Cuando Kelsen asume distinguir y oponer en el conocimiento dos realidades, presentados metodológicamente en la esfera del pensamiento como juicios del ser y juicios del deber ser, hizo prevalecer una acusada significación en la esfera del deber ser: tiene como función promover la “pureza”, delimitar su territorio contra la intrusión de la realidad natural. Y para esto se perfila en dos sentidos: contra la psicología defiende el carácter propio de la esfera lógica, y contra la sociología, la psicología y la biología, defiende la esfera jurídica. En ella conviven en un haz inseparable e interconectado, aunque en algún momento esto no se reconoce explícitamente en Kelsen, lo jurídico y lo lógico, casi imperceptibles. Esto se hacía posible desde una posición filosófica en que el objeto de conocimiento se determinaba por el método cognoscitivo; lo primero y más importante era el método: el método luego el objeto.
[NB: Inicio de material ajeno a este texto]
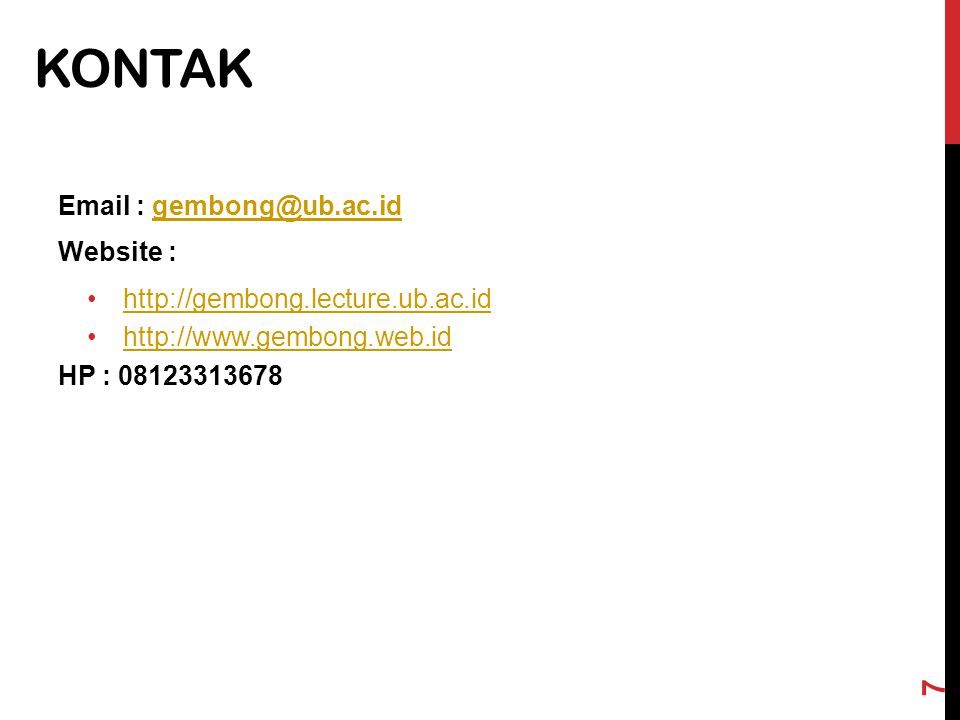 KONTAK Email : gembong@ub.ac.id. Website : http://gembong.lecture.ub.ac.id. http://www.gembong.web.id.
En la persecución de su finalidad de pureza, Kelsen asume diferenciar y excluir de su enfoque todas aquellas manifestaciones de la actividad del ser social, que de una forma u otra las tendencias positivistas destacaban interrelacionadas con el fenómeno jurídico.[iii]

Pero si bien en el plano ideal este enfoque metodológico definió su objeto desde presupuestos logicistas, y tachó de impuras sus vínculos con la política, la moral y la religión, no desconoce sus vínculos reales y sus relaciones desde otras dimensiones. Lo que importa entender es que la “juricidad” se construyó por una teoría que le importa despejar el terreno y sacar el balón bien lejos de toda ideología, y de todo vínculo con otros elementos “metajurídicos” en el plano ideal puro. Kelsen está consciente de las relaciones existentes en el plano de lo real del Derecho con estos elementos “metajurídicos”, por lo que trató de construir una teoría pura sobre el Derecho, no de una teoría sobre un Derecho puro.

Que se refiera a una teoría pura del Derecho y no a una teoría sobre un derecho puro, supuso que Kelsen tuviera que hacer más de una precisión. Un ejemplo de esto lo constituyó la interpretación que hiciera el profesor cubano Antonio Sánchez de Bustamante y Montoro (1945), en un artículo que tituló El Kelsenismo y publicado en la Revista Cubana de Derecho: “Ya no le basta a Kelsen, en efecto, con excluir del enfoque científico todo aquello que no fuere estrictamente normativo; lo jurídico positivo, lo propiamente normativo, le resulta impuro también. Las instituciones, el sistema de un Derecho vigente se hace también relativo, ideológico: sólo conserva pureza y objetividad y permite cimentar sobre ella las generaciones científicas, la regularidad deshumanizada y fría, formada por el principio de Imputación y sus aplicaciones. Ello implica que sólo se libera del estigma ideológico y deviene puro el contenido sin contenido de la Lógica Jurídica formal.”[iv]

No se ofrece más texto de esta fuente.